3. Only Self Manage With DevOps Support
There are a ton of choices when it comes to managing dbt Core. It is just a simple CLI tool, so engineers around the world have thought up countless ways to run it. I have actually written an entire article about my 3 favorite ways to manage dbt Core. Many companies decide to self manage dbt Core for two reasons: cost reduction and reducing PHI risk. By far the most popular method for self managing dbt Core is by running it on one of the managed airflow platforms like Astronomer or Google Composer. This method is pretty complicated, and requires a lot of engineering that is usually outside the skill set of most analytics engineers. Although an analytics engineer should be able to write a dag that executes a dbt Core project, they may not be able to setup and manage the infrastructure that the code executes on, manage a pipeline and storage for metadata, manage the CI/CD pipeline and setup alerting and monitoring. To do this you will need support from a DevOps or Cloud Engineer. Even if your analytics engineers have the skill to manage all of this, in my opinion you want them focused on modeling data, not managing the infrastructure that it runs on.
4. Don’t Build a Giant Spider Web
What I mean by this is that there are a lot of ways to organize a project. You can follow the style guide and use stg and mart folders which I would recommend, or create something of your own design. However you decide to organize your project, just make sure you have a cohesive plan going into it. Whether it be two distinct layers like the dbt Labs style guide suggests or something else that works better for your use case, make sure you aren’t building a huge spider web of dependent models without any obvious explanation. It can be very difficult to support environments like this, especially for new engineers on the project. If the project is organized poorly then debugging will be difficult and time consuming, bringing in new developers will be challenging and loosing any key team members will be daunting. For the sake of this article I am not going to go into how exactly you should organize your project, just make sure you have a plan that future engineers will be able to understand when they look at it.

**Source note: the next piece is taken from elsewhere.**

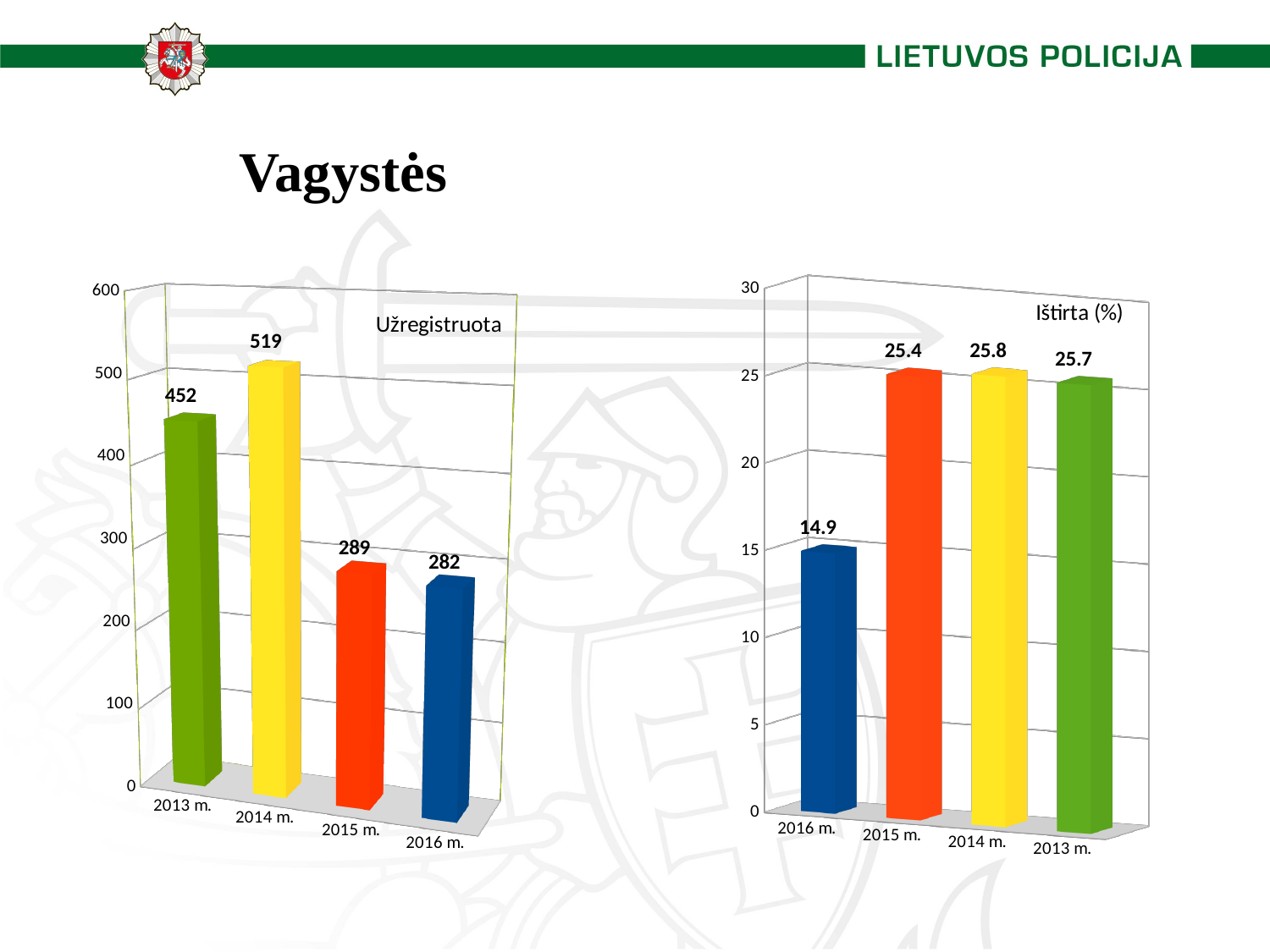
In the Užregistruota chart, how many years are shown? 4 In the Ištirta (%) chart, what is the value for 2014 m.? 25.8 In the Ištirta (%) chart, which is larger, the value for 2015 m. or 2016 m.? 2015 m. In the Ištirta (%) chart, which year has the lowest value? 2016 m. In the Užregistruota chart, which year has the highest value? 2014 m. In the Ištirta (%) chart, what is the value for 2016 m.? 14.9 In the Užregistruota chart, what is the value for 2014 m.? 519 In the Užregistruota chart, what is the value for 2016 m.? 282 In the Užregistruota chart, what is the difference between the values for 2014 m. and 2013 m.? 67 In the Užregistruota chart, which year has the lowest value? 2016 m. What type of chart is the Užregistruota chart? Bar chart In the Ištirta (%) chart, what is the difference between the values for 2015 m. and 2016 m.? 10.5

5. Don’t Use dbt Core for Use Cases Outside of Analytics
Need live streaming data? Doing a machine learning project? Working with OLTP systems? dbt Core is not what you need. After using dbt Core extensively and seeing it succeed in some scenarios and fail in others, I think that it should only be used for use cases within analytics. I do not think that dbt Core is a general purpose data engineering tool that can be used for many use cases as some people suggest. I have found that it is remarkably good for modeling data for analytics and dashboard-ing, but not very good for use cases outside of this. In general if you are doing a data project outside of analytics, there are probably better tools to use. You wouldn't use a hammer to hit a screw, would you? The same logic applies here; it is a great tool but make sure you are using the correct tool for the job.